A Reggio non ci si indigna più, ormai: in provincia, non c’è mai stato nemmeno lontanamente il rischio di farlo, fra strade che esplodono sotto il peso della pioggia e lasciano pezzi di montagne sventrate, fra autostrade fatte esplodere sopra la nostra testa e tonnellate di materiale lasciato colare poco alla volta da monti, pioggia e torrenti a bloccare ponti, far deragliare treni, fare investire macchine lungo un’arteria che per un territorio è vita e che, per quasi un decennio, ha rischiato di essere la Strada della Morte n. 2 in provincia.

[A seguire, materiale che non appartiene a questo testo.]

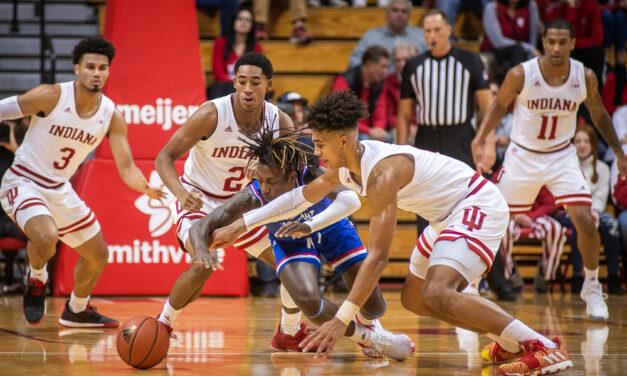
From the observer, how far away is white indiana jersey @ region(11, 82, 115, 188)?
19.6 feet

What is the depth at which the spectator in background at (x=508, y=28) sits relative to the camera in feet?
32.0

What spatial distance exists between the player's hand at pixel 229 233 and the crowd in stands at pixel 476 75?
10.6 ft

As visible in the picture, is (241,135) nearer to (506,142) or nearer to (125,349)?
(125,349)

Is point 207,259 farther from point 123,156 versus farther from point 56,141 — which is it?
point 56,141

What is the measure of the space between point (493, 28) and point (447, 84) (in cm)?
291

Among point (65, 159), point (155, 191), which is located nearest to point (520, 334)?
point (155, 191)

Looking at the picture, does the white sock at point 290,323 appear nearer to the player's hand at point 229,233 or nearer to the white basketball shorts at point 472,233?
the player's hand at point 229,233

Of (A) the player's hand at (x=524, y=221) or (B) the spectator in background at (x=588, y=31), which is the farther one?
(B) the spectator in background at (x=588, y=31)

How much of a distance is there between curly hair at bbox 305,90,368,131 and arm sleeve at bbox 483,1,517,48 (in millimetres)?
6344

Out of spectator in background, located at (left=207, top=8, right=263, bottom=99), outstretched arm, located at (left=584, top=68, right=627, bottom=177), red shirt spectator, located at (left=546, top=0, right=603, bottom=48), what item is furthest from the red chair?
red shirt spectator, located at (left=546, top=0, right=603, bottom=48)

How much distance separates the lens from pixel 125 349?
4.06 meters

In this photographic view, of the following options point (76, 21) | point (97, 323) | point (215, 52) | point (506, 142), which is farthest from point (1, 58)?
point (506, 142)

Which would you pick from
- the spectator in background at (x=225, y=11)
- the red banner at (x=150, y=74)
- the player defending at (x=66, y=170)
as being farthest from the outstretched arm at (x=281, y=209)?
the spectator in background at (x=225, y=11)

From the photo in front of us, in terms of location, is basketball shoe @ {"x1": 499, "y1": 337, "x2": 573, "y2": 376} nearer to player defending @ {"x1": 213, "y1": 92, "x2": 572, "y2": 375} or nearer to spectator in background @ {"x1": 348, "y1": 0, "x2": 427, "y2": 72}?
player defending @ {"x1": 213, "y1": 92, "x2": 572, "y2": 375}
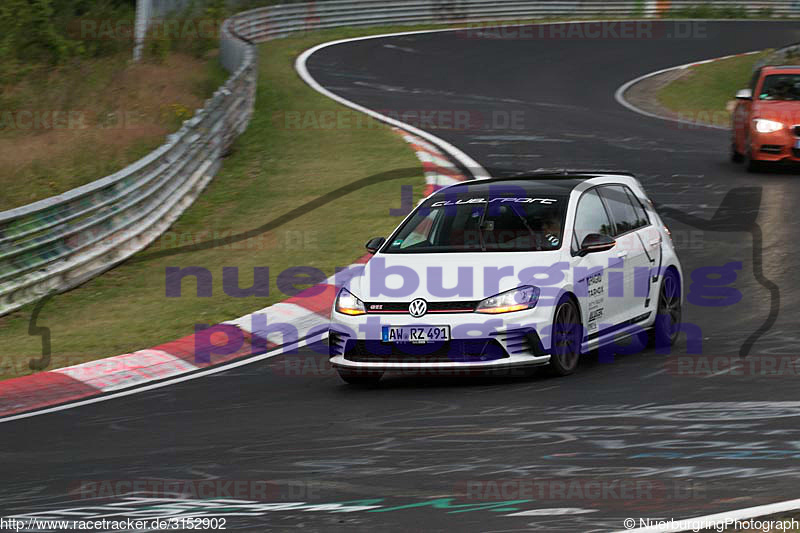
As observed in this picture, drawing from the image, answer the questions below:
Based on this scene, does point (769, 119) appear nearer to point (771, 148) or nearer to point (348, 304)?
point (771, 148)

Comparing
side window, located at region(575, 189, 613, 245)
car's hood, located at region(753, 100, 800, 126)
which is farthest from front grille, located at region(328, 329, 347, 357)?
car's hood, located at region(753, 100, 800, 126)

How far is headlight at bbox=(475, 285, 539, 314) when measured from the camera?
866cm

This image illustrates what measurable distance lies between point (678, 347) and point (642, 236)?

La Statale 18. Quella stessa Statale che oggi, secondo qualcuno, da litoranea di un paradiso viola incastonato fra mare, cielo e monti dovrebbe diventare il sentiero per la fila indiana di camion della monnezza, che a Melicuccà andranno a sversare. «Sito di stoccaggio di ecoballe di rifiuti già trattati non pericolosi» è un format difficile da non far passare come un tentativo di indorare la pillola: è una discarica, ci vanno i rifiuti, si agisce in somma urgenza oggi per «ecoballe di rifiuti già trattati» ed in somma urgenza domani si potrebbe agire per rifiuti di altro tipo, o l’attenzione potrebbe calare, potrebbero andarci a finire non solo rifiuti «non pericolosi».
 
Che poi cos’è un rifiuto «Non pericoloso»? Un rifiuto che non puzza? Un rifiuto potenzialmente non inquinante? Un rifiuto che non cammina sulle ruote dei camion che inonderanno quotidianamente le terre sulla nostra testa? Terre da cui arrivano l’olio, i pomodori, le zucchine che ci portiamo in tavola. Da cui arriva l’acqua, sorgente di vita che può diventare sorgente di morte, se ammorbata da veleno. Selenio, ferro, manganese, piombo, benzoantracene; due le fonti inquinanti già presenti in loco, come già accertato nel piano di caratterizzazione ambientale del 2018. Un rischio di inquinamento per le falde acquifere «non accettabile»; dati ribaditi dallo studio del Cnr dello scorso anno. Mi perdoni, sindaco Carmelo Versace: ma viene molto, molto difficile non pensare che si stia cercando di perseguire la soluzione più semplicistica, e tanti cari saluti alla salubrità del territorio e delle sue componenti essenziali. La logica che emerge è: c’è già un sito individuato come discarica, si “adegua” la seconda vasca e si riapre. La prima vasca è già inquinata? Vabbè, si bonifica, magari con calma, ma intanto si riapre. Con buona pace per i litri d’acqua, che scorrono sotto un territorio già inquinato, che quotidianamente vanno a rifornire delle intere comunità. Si dirà: la logica del “Nimby”. Sì. Chissà perché, però, la critica vien bene solo quando il “back yard”, per l’appunto, non è il proprio. Si immagini, ad esempio, che la Città Metropolitana avesse sede a Rosarno, e il sindaco di Rosarno decidesse di aprire una discarica a ridosso della diga del Menta (a proposito, lì la discarica “abusiva”, è stata bonificata?).
 
Che cosa direbbe lei? Che cosa direbbero le associazioni della città di Reggio Calabria? Che cosa direbbero i cittadini della sua città, sapendo della prossima apertura di una discarica a ridosso di un’infrastruttura fondamentale per la loro stessa sopravvivenza? Che cosa ne è, poi, dell’unità dei territori, che si sono trovati in piazza insieme, con voi amministratori in testa, per protestare contro una sanità a singhiozzo, e poi su altre questioni, di altrettanta, fondamentale importanza per il territorio, finiscono preda di interessi particolari e contingenti, a discapito degli altri? Ci pensi, sindaco. Ci pensi e decida. Perché di luoghi in cui aprire impianti all’avanguardia e perfettamente a norma, ce ne sono a iosa. E forse ripetere gli errori del passato, senza nemmeno aver preventivamente corretto quelli già commessi, è diabolico. L’inevitabilità, che ammanta ad oggi il dibattito sulla riapertura de “La Zingara”, ha un’insostenibile leggerezza per i territori interessati. Territori che provano faticosamente a mettere la testa fuori, a inseguire un futuro troppo spesso promesso e disatteso. Un futuro che rischia di finire sepolto sotto tonnellate di rifiuti. Ah, no, già: «ecoballe di rifiuti già trattati».